偏頭,欣賞了一會兒女朋友欲言又止,想訓話不知道從哪開始,想心疼又說不出口的糾結模樣……男人終於覺得沒那麼疼了,手撐著地往後仰了仰,臉湊近她唇瓣,那張絕世美男子的臉就近在咫尺地望著她。
衛枝的怨氣橫生一頓:「幹什麼?」
「我剛沒覺得疼。」
「什麼?」
「你老這麼強調,我就發現,」男人長長的睫毛輕煽,垂下,緩道,「真的有點疼啊。」
「……還怪我提醒你?」
「嗯吶。」
「那就疼死你好了這才哪到哪啊你就開始抱怨了你就不能小心點兒你猜要是你給我一個機會打電話送你上救護車回頭我會怎麼著我會立馬就跟你分手然後跟老煙似的昭告朋友圈目前單身喪偶……」
他聽她像憤怒的鳥崽似的說話都不帶標點,嗤笑一聲,唇角勾起:「親下就不疼了。」
衛枝的抱怨戛然而止,見了鬼似的瞪著他。
條件反射地看看周圍,周圍很安靜,大家也知道這幾天這邊雪不好,方圓百米內,確實是荒無人煙。
和他僵持了一會兒,她露出個微妙的表情。
在他以為她又要拒絕他時,小姑娘一隻手撐在他的大腿上,俯身湊過來,在他唇上親了下。
他保持著半撐坐在地上的動作沒動彈,柔軟帶著甜香的氣息靠近,溫暖的唇瓣蹭過他的……男人從鼻腔深處發出一聲沉悶的鼻腔音,顯得有點兒慵懶。
一記輕吻。
立刻撤開。
小姑娘臉蛋紅撲撲的,縮著脖子往後撤,雙眼還沒忘記瞪他,一本正經又被他拿的死死的,:「行沒?」
「嗯,」男人慢吞吞爬起來,把她從地上也拎起來,才抱起自己的板,「媳婦兒的親親有用。」
他嗓音裡帶著一點兒沉悶的鼻腔音,還他媽用疊字,酷男撒嬌殺傷力直接翻著倍直衝雲霄,衛枝猝不及防,直接讓他殺得人仰馬翻。

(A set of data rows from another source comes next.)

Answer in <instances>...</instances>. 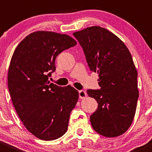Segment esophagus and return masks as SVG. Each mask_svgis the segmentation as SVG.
Listing matches in <instances>:
<instances>
[{
	"label": "esophagus",
	"mask_w": 152,
	"mask_h": 152,
	"mask_svg": "<svg viewBox=\"0 0 152 152\" xmlns=\"http://www.w3.org/2000/svg\"><path fill=\"white\" fill-rule=\"evenodd\" d=\"M79 96L80 99H85L86 96H87V93H86L85 90H81L79 91Z\"/></svg>",
	"instance_id": "1"
}]
</instances>
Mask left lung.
I'll list each match as a JSON object with an SVG mask.
<instances>
[{
  "label": "left lung",
  "instance_id": "obj_1",
  "mask_svg": "<svg viewBox=\"0 0 152 152\" xmlns=\"http://www.w3.org/2000/svg\"><path fill=\"white\" fill-rule=\"evenodd\" d=\"M90 70L99 73L98 90H87L99 104L90 115L93 129L107 137L124 134L132 123L138 99L137 72L129 50L116 35L100 26L73 34Z\"/></svg>",
  "mask_w": 152,
  "mask_h": 152
}]
</instances>
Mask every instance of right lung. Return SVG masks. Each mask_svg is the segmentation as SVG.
<instances>
[{
  "mask_svg": "<svg viewBox=\"0 0 152 152\" xmlns=\"http://www.w3.org/2000/svg\"><path fill=\"white\" fill-rule=\"evenodd\" d=\"M76 40L67 34L36 31L15 49L8 72L12 103L26 128L40 140H53L67 132L79 93L71 86L59 87L48 77L56 70L55 59Z\"/></svg>",
  "mask_w": 152,
  "mask_h": 152,
  "instance_id": "right-lung-1",
  "label": "right lung"
}]
</instances>
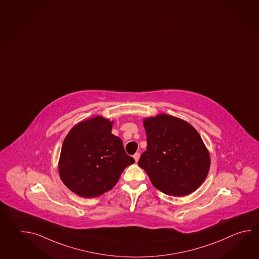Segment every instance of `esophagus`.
<instances>
[{
    "instance_id": "obj_1",
    "label": "esophagus",
    "mask_w": 259,
    "mask_h": 259,
    "mask_svg": "<svg viewBox=\"0 0 259 259\" xmlns=\"http://www.w3.org/2000/svg\"><path fill=\"white\" fill-rule=\"evenodd\" d=\"M139 158H140V154L138 153V152L134 155V158H135L136 162H138V160H139Z\"/></svg>"
}]
</instances>
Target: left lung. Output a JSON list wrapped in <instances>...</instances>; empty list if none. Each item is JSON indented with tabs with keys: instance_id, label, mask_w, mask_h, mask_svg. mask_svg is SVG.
<instances>
[{
	"instance_id": "8db88e82",
	"label": "left lung",
	"mask_w": 259,
	"mask_h": 259,
	"mask_svg": "<svg viewBox=\"0 0 259 259\" xmlns=\"http://www.w3.org/2000/svg\"><path fill=\"white\" fill-rule=\"evenodd\" d=\"M147 150L138 165L164 194L185 196L206 180L210 156L200 135L189 122L168 114L145 118Z\"/></svg>"
}]
</instances>
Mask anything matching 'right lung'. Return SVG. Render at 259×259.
Wrapping results in <instances>:
<instances>
[{"label": "right lung", "mask_w": 259, "mask_h": 259, "mask_svg": "<svg viewBox=\"0 0 259 259\" xmlns=\"http://www.w3.org/2000/svg\"><path fill=\"white\" fill-rule=\"evenodd\" d=\"M113 121L95 116L80 121L64 138L60 154V178L74 194L85 198L111 190L121 172L135 162L121 138L111 134Z\"/></svg>", "instance_id": "obj_1"}]
</instances>
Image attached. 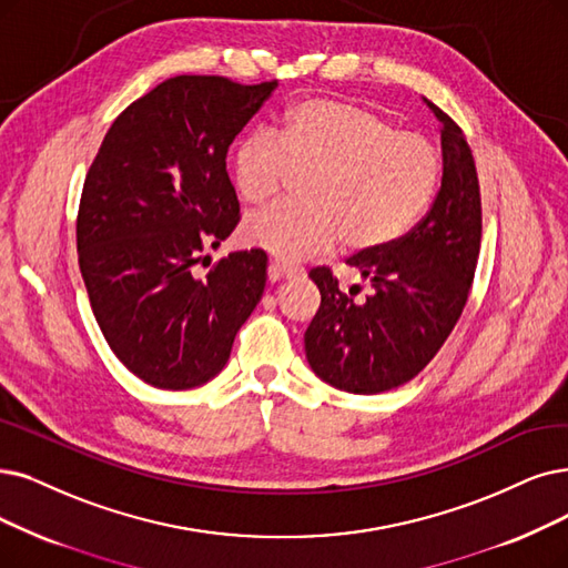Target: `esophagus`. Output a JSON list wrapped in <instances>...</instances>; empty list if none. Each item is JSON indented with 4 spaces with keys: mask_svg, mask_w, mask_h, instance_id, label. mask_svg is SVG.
<instances>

等她回過神來,男人已經重新迴歸那張棺材面癱臉,抱著板開始爬大跳臺的出發臺了。
就留她一個人心臟狂跳。
衛枝盯著他的背影,跟上前兩步,站在他腳邊,猶豫了下,問:「真的不要去找王鑫——」
「嗯,」男人站在樓梯上,輕輕笑了聲,「萬一我不成呢?他哪受得了這刺激。」